> [Aufgabe]:
Beantworte diese Fragen zum Text über Malta:
1. An was für einem Tag zeigt sich Malta laut Text ganz anders als in jedem Reiseführer?
2. Wie gelangen die Ankommenden vom Flieger zum Flughafengebäude?
3. Was befindet sich in Lüttich heute dort, wo vor einigen Jahren ein altes Einkaufszentrum stand?

Malta – das war für mich bislang ein heißes und überbevölkertes Felseiland im Mittelmeer, das die Engländer für eine Sauftour ansteuern. Wie Ihr an den qualifizierten Bemerkungen unschwer erkennen könnt: Ich war vorher noch nie hier. Ob ich mittlerweile genauer Auskunft erteilen kann, weiß ich allerdings auch nicht so recht. Denn Malta präsentiert sich an einem stürmischen Dezembertag einfach ganz anders als in jedem Reiseführer.
Meine Ankunft auf der Insel beginnt schon mit mehreren Aha-Erlebnissen: Zunächst einmal steigen wir auf dem Rollfeld einfach so aus dem Flieger und gehen dann seelenruhig zum Flughafengebäude. Jenes ist innen ganz in dunklen Brauntönen gehalten, die Numminen in seinem Kneipenmann zwar für das Symbol der Gemütlichkeit schlechthin hält, aber das hat vielleicht auch etwas mit dem Zeitkolorit zu tun.
Ein kleiner Schlenker: In Lüttich stand dort, wo sich jetzt die moderne Mediacité befindet, vor einigen Jahren ein altes Einkaufszentrum. Das war zu der Zeit, als man noch in Innenräumen rauchen durfte. Und so war das “Braune Café” in diesem Einkaufszentrum jeden Nachmittag voll mit rauchenden Rentnern, die sich nach dem Shoppen noch ein Bierchen genehmigten. So in etwa müsst Ihr Euch den Flughafen Malta vorstellen: eine gediegene Pub-Einrichtung in einer weiten Halle mit Teppich und dunklen Furnierholzwänden, ein paar Tische und an jenen Tischen alte englische Tanten, die offenbar auf Malta überwintern und sich hier zum Afternoon Tea treffen. Großartig.

Datensätze zum szenenbasierten Schlussfolgern

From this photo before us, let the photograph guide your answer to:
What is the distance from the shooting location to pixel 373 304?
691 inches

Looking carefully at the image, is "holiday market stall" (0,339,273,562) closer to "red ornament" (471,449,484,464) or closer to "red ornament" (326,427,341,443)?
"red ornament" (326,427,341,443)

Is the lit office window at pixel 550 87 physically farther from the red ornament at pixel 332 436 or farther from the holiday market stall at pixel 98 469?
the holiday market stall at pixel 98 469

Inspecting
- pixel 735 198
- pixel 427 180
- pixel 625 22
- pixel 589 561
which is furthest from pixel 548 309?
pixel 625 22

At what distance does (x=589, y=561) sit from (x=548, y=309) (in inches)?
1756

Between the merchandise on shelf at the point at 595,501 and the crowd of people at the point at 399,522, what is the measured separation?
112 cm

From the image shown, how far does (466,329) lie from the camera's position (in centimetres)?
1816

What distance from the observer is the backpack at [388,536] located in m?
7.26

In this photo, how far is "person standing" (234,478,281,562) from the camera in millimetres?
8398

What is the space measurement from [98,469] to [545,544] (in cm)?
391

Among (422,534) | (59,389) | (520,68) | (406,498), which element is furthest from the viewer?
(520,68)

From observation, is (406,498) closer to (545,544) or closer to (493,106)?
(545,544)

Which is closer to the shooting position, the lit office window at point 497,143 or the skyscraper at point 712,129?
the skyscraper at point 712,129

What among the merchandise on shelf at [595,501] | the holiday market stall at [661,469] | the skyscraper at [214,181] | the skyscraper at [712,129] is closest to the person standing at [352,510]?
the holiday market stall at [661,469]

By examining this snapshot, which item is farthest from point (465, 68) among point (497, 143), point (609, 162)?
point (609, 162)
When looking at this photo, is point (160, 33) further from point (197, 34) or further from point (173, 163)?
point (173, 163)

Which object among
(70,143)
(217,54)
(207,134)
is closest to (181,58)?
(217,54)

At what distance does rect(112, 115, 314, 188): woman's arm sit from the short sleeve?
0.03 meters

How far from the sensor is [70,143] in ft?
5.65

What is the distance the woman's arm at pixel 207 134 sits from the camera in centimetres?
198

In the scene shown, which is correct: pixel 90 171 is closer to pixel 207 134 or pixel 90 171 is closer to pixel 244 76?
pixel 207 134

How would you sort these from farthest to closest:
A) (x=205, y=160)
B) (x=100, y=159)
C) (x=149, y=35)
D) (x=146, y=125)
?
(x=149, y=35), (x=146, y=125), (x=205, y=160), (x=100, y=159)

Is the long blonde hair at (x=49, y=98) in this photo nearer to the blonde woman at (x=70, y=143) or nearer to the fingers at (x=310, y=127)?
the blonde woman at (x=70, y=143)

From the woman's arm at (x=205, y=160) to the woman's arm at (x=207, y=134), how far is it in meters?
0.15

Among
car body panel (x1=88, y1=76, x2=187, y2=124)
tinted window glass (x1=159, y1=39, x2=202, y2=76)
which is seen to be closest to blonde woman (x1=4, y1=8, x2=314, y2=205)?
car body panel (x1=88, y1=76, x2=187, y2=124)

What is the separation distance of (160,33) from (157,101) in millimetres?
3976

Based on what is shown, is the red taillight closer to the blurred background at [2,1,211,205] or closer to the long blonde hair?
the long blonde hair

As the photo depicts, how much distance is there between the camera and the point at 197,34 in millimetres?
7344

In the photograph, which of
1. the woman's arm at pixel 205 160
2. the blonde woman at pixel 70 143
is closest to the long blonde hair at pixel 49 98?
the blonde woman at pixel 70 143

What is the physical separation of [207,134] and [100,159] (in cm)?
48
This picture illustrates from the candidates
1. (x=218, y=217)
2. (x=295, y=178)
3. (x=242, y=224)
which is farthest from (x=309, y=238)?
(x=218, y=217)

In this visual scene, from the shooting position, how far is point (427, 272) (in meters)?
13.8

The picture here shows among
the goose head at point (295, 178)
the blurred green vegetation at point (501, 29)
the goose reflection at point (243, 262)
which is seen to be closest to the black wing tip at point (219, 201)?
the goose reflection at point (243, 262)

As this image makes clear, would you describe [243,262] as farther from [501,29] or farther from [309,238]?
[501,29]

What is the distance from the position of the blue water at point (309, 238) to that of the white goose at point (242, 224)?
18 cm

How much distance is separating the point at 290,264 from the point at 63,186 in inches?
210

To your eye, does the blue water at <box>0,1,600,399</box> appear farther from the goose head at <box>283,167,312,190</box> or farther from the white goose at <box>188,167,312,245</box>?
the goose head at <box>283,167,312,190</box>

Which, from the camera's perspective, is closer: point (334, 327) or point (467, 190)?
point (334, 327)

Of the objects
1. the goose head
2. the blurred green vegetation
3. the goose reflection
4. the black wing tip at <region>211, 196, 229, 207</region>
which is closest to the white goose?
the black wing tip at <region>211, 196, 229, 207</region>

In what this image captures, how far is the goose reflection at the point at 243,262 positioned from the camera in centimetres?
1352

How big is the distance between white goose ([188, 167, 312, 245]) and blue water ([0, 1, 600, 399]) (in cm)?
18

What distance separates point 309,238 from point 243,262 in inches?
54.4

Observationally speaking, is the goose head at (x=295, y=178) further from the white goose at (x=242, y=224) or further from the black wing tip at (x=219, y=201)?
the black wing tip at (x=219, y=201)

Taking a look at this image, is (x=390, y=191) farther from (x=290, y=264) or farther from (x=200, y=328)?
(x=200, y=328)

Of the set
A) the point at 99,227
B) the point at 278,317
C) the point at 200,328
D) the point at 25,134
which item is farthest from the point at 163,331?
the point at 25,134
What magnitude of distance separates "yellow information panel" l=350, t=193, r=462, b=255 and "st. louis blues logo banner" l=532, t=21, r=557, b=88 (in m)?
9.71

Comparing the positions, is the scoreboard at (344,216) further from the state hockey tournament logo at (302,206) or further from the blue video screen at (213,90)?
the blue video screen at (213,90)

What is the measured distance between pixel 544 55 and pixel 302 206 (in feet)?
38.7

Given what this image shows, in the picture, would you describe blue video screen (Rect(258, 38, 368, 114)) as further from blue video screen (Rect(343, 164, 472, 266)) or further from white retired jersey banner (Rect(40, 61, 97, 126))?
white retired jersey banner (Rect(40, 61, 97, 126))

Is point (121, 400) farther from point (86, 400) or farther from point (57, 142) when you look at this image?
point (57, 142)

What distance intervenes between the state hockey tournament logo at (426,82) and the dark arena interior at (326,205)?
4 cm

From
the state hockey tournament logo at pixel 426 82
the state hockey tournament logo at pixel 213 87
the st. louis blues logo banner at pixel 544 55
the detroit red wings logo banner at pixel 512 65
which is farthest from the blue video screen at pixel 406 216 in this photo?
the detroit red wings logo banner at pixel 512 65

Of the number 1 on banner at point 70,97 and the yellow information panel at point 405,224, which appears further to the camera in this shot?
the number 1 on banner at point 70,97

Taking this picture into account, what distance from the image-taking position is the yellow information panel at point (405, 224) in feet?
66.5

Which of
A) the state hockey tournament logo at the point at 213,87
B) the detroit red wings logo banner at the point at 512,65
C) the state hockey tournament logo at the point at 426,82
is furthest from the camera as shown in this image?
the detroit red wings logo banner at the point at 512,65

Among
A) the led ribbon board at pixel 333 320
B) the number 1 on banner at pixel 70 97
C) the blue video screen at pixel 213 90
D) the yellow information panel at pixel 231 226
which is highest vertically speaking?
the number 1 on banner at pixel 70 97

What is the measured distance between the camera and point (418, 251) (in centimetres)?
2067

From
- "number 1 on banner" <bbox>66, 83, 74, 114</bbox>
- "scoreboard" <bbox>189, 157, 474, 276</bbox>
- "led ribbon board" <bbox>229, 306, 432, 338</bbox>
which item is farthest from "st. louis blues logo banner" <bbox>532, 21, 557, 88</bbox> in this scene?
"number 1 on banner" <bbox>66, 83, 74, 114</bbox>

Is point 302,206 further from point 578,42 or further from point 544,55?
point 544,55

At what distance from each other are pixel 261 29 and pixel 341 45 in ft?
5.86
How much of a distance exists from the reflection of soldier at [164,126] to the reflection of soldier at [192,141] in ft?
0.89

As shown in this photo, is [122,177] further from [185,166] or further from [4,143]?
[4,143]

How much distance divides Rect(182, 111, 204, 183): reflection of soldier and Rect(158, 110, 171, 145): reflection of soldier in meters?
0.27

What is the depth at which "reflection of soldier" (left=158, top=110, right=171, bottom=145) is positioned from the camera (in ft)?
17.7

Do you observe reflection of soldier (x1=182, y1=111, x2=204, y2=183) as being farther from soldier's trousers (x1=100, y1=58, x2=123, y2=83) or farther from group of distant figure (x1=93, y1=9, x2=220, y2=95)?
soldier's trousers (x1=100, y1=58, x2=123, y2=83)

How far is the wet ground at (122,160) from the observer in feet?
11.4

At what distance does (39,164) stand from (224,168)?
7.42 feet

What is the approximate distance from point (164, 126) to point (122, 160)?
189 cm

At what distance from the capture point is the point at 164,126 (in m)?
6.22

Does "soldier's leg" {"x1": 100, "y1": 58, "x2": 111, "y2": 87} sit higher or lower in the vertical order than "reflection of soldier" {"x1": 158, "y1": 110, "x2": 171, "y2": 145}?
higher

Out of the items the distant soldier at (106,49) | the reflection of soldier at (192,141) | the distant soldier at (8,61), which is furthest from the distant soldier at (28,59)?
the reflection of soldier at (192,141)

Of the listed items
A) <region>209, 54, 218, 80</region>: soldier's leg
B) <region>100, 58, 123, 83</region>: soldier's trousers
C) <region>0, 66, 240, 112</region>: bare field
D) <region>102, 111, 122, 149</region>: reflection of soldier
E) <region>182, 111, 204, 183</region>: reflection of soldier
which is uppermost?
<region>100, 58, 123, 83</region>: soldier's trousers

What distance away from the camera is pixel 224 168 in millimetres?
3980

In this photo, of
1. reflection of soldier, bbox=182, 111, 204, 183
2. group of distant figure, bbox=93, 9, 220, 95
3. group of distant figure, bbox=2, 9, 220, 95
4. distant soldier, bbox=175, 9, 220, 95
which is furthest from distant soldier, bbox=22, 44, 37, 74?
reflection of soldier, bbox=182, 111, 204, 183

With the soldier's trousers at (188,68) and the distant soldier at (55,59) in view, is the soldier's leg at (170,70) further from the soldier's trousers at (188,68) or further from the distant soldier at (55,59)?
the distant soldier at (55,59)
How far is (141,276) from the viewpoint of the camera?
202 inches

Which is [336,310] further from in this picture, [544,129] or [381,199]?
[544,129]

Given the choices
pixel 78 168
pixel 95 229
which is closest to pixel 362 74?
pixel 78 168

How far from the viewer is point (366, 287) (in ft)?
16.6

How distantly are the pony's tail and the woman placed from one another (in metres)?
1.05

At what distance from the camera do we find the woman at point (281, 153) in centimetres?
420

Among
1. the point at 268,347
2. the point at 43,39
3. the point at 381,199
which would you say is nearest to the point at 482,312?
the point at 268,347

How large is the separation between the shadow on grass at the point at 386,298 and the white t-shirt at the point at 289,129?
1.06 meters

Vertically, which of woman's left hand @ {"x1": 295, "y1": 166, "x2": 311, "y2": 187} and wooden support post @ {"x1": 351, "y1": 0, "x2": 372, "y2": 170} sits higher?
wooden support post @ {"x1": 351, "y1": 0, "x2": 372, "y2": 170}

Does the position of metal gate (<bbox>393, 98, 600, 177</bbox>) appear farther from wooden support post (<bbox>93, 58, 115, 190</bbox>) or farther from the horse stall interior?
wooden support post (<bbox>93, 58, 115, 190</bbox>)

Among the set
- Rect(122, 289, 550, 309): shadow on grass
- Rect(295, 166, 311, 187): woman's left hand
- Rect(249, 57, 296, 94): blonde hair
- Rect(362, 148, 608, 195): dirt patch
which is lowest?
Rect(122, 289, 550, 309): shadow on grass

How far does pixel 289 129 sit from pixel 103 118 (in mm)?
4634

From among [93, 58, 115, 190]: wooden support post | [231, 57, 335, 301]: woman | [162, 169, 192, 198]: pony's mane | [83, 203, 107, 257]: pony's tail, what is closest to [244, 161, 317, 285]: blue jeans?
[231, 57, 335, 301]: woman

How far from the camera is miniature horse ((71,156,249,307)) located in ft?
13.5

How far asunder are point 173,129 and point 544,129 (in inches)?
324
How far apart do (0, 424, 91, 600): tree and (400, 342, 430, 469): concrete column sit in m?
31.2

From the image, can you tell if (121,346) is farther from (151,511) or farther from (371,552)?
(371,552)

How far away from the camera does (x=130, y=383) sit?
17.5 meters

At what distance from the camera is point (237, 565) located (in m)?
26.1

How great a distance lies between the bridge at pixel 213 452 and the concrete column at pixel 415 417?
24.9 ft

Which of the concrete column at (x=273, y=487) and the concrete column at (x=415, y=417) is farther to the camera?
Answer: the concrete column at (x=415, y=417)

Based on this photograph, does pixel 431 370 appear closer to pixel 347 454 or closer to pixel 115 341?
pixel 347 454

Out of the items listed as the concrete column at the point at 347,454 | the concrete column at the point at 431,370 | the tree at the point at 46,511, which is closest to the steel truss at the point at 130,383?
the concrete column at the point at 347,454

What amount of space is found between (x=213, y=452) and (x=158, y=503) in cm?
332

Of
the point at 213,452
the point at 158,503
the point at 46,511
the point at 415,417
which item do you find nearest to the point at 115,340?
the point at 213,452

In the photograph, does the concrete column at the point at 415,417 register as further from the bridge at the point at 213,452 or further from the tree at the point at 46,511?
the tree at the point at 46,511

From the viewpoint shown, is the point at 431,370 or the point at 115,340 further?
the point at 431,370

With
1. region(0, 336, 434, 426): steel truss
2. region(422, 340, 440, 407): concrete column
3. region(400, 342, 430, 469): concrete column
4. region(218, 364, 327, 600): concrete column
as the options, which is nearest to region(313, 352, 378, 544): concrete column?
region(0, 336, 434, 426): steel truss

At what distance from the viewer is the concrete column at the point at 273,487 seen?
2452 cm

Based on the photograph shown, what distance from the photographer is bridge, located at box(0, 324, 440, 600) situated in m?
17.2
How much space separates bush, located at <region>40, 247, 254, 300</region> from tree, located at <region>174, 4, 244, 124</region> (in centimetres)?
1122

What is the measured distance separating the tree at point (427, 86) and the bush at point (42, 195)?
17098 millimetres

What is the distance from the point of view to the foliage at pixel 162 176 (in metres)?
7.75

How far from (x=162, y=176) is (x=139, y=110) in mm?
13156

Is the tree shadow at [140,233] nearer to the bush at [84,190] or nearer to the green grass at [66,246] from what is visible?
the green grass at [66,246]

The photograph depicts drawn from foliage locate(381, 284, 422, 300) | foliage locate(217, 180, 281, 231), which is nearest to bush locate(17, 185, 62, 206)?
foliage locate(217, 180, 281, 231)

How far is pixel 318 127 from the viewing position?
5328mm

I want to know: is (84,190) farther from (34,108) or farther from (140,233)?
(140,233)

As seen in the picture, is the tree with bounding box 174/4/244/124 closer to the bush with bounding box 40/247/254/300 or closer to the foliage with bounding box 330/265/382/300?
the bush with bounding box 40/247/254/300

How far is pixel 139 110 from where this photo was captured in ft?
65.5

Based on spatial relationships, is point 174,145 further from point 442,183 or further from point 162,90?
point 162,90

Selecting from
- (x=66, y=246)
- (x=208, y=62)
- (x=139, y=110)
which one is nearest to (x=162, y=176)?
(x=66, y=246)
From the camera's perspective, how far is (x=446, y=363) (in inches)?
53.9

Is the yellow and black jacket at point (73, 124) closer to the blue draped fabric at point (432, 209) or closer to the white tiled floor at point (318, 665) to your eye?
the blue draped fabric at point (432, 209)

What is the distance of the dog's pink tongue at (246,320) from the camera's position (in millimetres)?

> [Lösung]:
1. An einem stürmischen Dezembertag.
2. Sie steigen auf dem Rollfeld aus und gehen seelenruhig zum Gebäude.
3. Die moderne Mediacité.